25^x - 6*5^x + 5 = 0

Let us rewrtie 25^x

We know that 25 = 5^2

==> 25^x = 5^x)^2

Then let us rewrtie the equation:

(5^x)^2 - 6*5^x) + 5 = 0

Now let us assume that 5^x = y

==> y^2 - 6y + 5 = 0

Now we will factor:

==> ( y - 5)(y-1) = 0

==> y1= 5 ==> 5^x1 = 5 ==> x1 = 1

==> y2= 1 ==> 5^x2 = 1 ==> x2 = 0

Then we have two solutions:

**x = { 0, 1}**

This is an exponential equtaion and we'll solve it using technique of substitution.

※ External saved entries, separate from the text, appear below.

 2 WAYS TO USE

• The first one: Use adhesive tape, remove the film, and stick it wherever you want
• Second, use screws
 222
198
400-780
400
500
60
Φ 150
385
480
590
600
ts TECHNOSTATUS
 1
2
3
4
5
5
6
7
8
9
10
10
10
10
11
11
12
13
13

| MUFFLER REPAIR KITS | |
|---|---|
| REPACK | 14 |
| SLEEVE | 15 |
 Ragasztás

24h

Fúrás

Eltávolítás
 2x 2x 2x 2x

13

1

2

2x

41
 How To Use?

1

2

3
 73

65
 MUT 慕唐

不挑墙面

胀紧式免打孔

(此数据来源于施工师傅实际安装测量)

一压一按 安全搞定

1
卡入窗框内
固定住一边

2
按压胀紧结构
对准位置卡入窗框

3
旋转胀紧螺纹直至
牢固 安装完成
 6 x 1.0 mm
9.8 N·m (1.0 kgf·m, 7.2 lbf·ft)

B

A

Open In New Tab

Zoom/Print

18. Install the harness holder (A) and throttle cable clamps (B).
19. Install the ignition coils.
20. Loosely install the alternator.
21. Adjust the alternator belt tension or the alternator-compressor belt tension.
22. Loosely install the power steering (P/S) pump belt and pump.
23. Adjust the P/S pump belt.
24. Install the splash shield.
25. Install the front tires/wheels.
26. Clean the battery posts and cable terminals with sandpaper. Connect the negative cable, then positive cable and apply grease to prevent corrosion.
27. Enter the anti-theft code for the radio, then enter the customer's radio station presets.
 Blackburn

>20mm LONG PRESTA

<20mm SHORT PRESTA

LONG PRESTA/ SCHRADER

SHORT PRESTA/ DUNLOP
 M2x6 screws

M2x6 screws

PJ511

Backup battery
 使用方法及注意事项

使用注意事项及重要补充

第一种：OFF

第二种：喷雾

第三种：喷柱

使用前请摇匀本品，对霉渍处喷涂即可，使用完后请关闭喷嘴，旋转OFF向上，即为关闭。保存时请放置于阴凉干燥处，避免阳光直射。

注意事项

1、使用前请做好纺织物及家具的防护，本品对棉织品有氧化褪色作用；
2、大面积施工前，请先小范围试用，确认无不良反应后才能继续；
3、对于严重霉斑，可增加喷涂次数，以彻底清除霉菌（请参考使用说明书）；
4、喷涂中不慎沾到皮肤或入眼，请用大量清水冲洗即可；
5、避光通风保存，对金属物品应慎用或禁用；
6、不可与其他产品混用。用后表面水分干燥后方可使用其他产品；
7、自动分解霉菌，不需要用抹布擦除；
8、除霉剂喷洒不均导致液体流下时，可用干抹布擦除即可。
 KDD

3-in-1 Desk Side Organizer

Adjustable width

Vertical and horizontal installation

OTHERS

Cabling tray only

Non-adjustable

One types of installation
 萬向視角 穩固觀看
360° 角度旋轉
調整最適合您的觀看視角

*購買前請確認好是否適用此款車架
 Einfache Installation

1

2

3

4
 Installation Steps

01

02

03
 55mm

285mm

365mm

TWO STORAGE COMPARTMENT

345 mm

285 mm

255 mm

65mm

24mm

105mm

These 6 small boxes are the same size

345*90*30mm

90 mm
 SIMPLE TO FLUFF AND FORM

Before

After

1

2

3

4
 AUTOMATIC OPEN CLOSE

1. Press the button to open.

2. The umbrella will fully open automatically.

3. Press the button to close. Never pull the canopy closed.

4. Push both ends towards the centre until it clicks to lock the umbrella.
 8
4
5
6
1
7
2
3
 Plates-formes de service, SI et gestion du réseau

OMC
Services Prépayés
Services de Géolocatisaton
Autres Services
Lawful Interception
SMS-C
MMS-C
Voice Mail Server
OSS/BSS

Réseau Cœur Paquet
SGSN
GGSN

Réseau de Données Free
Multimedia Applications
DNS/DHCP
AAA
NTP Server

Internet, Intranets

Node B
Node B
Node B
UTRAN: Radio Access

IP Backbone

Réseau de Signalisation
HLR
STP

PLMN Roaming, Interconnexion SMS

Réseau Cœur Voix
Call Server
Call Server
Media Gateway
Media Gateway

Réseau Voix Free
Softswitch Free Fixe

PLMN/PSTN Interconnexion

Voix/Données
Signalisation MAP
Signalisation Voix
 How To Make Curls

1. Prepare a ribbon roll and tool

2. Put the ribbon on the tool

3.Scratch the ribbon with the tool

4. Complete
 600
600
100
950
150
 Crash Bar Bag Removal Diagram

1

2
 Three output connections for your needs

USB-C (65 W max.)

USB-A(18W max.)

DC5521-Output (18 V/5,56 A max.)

We'll substitute 5^x by the variable t.

25^x=(5^2)^x=(5^x)^2=t^2

We'll re-write the equation in t:

t^2 -6t + 5 = 0

We'll apply the quadratic formula:

t1 = [6+sqrt(36-20)]/2

t1 = (6+4)/2

t1 = 5

t2 = (6-4)/2

t2 = 1

Now, we'll determine x:

5^x = t1

5^x = 5

Since the bases are matching, we'll apply one to one property:

x = 1

5^x = t2

5^x = 1

But 5^0 = 1

5^x = 5^0

x = 0

**The solutions of the equation are: {0 ; 1}.**

To solve

25^x - 6*5^x + 5 = 0.

We notice that 25^x = (5^x)^2.

So we put 5^x = t in the equation 25^x - 6*5^x +5 = 0 and get:

t^2-6t +5 = 0.

t^2-5t -t +5 = 0.

t(t-5) -1(t-5) = 0.

(t-5)(t-1) = 0.

t-5 = 0 , or t-1 = 0.

t-5= 0 gives t= 5 , 5^x = 5 = 5^1.So x = 1.

t-1 = 0 gives t=1, 5^x = 1= 5^0. So x= 0.

Therefore x = 0 or x= 1 are the solutions.